Il cherche avant tout à jouer sur deux tableaux. D’un côté, il tient à rester ministre de l’Intérieur, un poste très exposé qui lui assure une forte visibilité dans l’opinion. De l’autre, en tant que président des Républicains, il veut redonner à la droite une ligne claire, et surtout distincte de celle d’Emmanuel Macron. Pour ça, il doit affirmer des positions propres, sans pour autant rompre avec le gouvernement. C’est un exercice d’équilibriste : il avance par petites touches, parfois critiques, tout en restant officiellement loyal. Il tente de construire une alternative crédible, une droite ferme mais républicaine, avec en ligne de mire les municipales… et l’après-Macron.
Cette manœuvre politique ne l’enferme-t-il pas dans une droite trop conservatrice ?
C’est une vraie interrogation. Il assume une ligne très marquée, avec une droite d’ordre, sécuritaire, attachée aux traditions. Cette orientation peut lui permettre de séduire les électeurs partis vers le Rassemblement national ou tentés par une droite plus radicale. Mais elle présente aussi un risque : celui d’effrayer les centristes et les modérés. L’espace politique n’est pas extensible. Pour espérer incarner une majorité, Bruno Retailleau devra élargir son discours, notamment sur les sujets économiques et sociaux, qu’il aborde peu pour l’instant.

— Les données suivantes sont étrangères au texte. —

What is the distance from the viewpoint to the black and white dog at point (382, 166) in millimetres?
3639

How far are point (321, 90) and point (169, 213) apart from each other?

Que risque-t-il à faire ça ?
Tout simplement de perdre. En s’écartant de la ligne gouvernementale, il flirte avec la rupture. D’ailleurs, Emmanuel Macron à déjà fait part de son agacement puisqu’il a refusé de le recevoir après ses divers propos provocateurs. Donc la ligne rouge n’est pas loin. S’il la franchit, il peut être évincé du gouvernement. Mais pour l’instant, Emmanuel Macron a besoin d’élargir sa base, notamment en s’appuyant sur la droite classique. C’est vrai au Parlement, mais aussi dans les médias et dans l’opinion. Tant que Bruno Retailleau ne va pas trop loin, cette cohabitation reste possible.
S’il y a rupture, qui prendra la décision en premier : Emmanuel Macron ou Bruno Retailleau ?
C’est toute la question. La corde est tendue et elle ne cassera pas toute seule. Aujourd’hui, le scénario le plus plausible est celui d’un départ volontaire de Retailleau. Cela lui permettrait de se dégager de ses contraintes ministérielles et d’occuper pleinement le terrain politique à droite. Mais Emmanuel Macron peut aussi décider, à un moment, que la cohabitation n’est plus tenable. Les deux options restent ouvertes. Pour l’instant, chacun temporise, en attendant que le contexte, notamment les municipales, redistribue les cartes.
Mais alors, est-ce vraiment la fin de la macronie, comme il l’affirme ?
C’est difficile à trancher. Comme toutes les doctrines politiques fondées sur un homme, la macronie risque de s’essouffler une fois Emmanuel Macron parti. C’est le sort qu’ont connu d’autres courants personnalisés : les napoléoniens, le gaullisme… Même si le macronisme n’a jamais été une idéologie structurée, il laissera derrière lui un espace politique central bien occupé avec des figures comme Édouard Philippe ou Gérald Darmanin. Donc dire qu’elle va disparaître est une formule un peu rapide.